News

Investor demand set to slow in Auckland

Wednesday 29th of July 2015

Speculation that last week’s cut to the OCR will further drive Auckland’s rapidly rising prices has been widespread.

Yet the example of Canterbury suggests that expecting continued Auckland house price growth is not a one-way bet, according to the ANZ’s latest Property Focus newsletter.

Auckland house prices remain stretched relative to both incomes and rents, it states.

However, historically low fixed mortgage interest rates, tight dwelling supply, and high net immigration continue to drive demand - and prices.

There is speculation that lower mortgage interest rates will further ignite overheated Auckland market prices, ANZ chief economist Cameron Bagrie says in the newsletter.

“We’re not convinced. We expect the combination of stretched affordability and pending RBNZ and government policy changes to cool investor demand, with a softer economy also helping to level out price movements.”

It is the combination of supply and demands factors that are keeping prices elevated.

Bagrie says one way of looking at the issue is to assess whether the supply of dwellings is keeping pace with the demand poised by a growing population and demographic changes.

And it isn’t.

Estimates vary but the newsletter emphasises that Auckland has a growing shortfall of houses.
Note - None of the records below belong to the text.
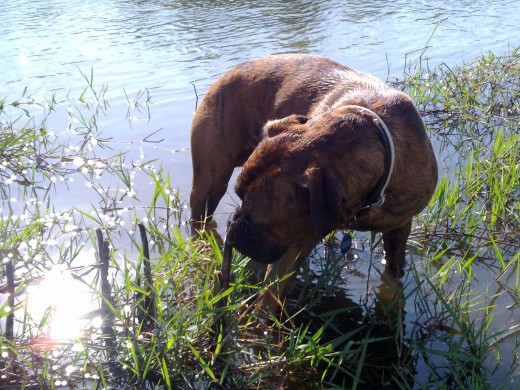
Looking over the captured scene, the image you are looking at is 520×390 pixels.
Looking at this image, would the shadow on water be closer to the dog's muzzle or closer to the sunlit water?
the dog's muzzle

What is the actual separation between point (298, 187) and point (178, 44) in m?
6.83

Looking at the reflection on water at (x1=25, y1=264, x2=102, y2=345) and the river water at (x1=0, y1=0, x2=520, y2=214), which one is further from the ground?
the river water at (x1=0, y1=0, x2=520, y2=214)

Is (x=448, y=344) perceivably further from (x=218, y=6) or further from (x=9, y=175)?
(x=218, y=6)

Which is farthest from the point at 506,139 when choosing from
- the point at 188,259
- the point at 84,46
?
the point at 84,46

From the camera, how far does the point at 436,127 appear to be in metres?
6.05

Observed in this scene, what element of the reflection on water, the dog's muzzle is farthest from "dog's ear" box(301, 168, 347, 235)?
the reflection on water

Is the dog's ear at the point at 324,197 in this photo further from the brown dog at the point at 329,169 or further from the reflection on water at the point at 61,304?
the reflection on water at the point at 61,304

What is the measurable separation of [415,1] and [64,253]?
360 inches

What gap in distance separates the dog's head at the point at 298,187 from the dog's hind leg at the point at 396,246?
0.72 metres

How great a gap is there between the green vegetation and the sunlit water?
63 cm

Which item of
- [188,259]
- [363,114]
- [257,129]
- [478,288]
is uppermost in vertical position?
[363,114]

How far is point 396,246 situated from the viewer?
379cm

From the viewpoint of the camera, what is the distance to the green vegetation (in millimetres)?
2908

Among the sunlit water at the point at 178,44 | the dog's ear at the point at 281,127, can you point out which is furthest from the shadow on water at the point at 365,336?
the sunlit water at the point at 178,44
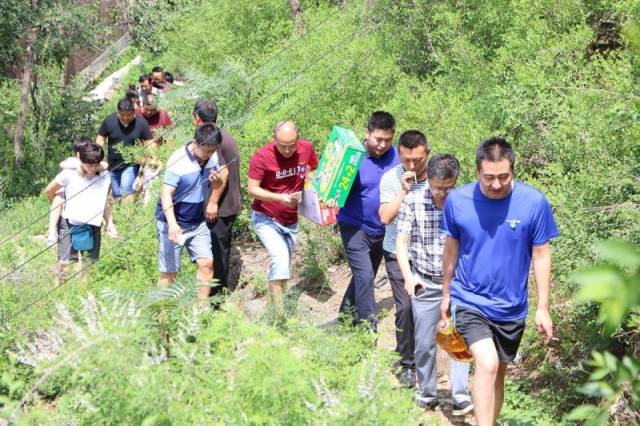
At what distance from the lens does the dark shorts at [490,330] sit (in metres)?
4.87

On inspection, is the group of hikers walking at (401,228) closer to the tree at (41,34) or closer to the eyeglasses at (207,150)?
the eyeglasses at (207,150)

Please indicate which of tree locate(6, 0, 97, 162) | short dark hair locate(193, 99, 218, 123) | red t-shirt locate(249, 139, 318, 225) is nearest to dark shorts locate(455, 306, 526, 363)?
red t-shirt locate(249, 139, 318, 225)

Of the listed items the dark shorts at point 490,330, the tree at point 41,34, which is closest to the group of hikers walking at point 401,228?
the dark shorts at point 490,330

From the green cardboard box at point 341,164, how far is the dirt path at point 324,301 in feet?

While domestic and foreign property investors are blamed for pushing up property prices, the issue is really that there are insufficient dwellings for a fast growing population.

Bagrie thinks the upcoming Reserve Bank and government measures will have a noticeable impact on overall demand, as well as investor demand.

However, he says quite marked shifts in demand and supply will be required to bring greater balance to the Auckland market.

Not only will a concerted strengthening in building activity be necessary for the next few decades, but a different type of construction sector response - involving increased densification - is needed.

Market mechanisms will work in time, Bagrie says, but Auckland runs the risk of pricing itself out of the market for capital and labour relative to lower cost centres.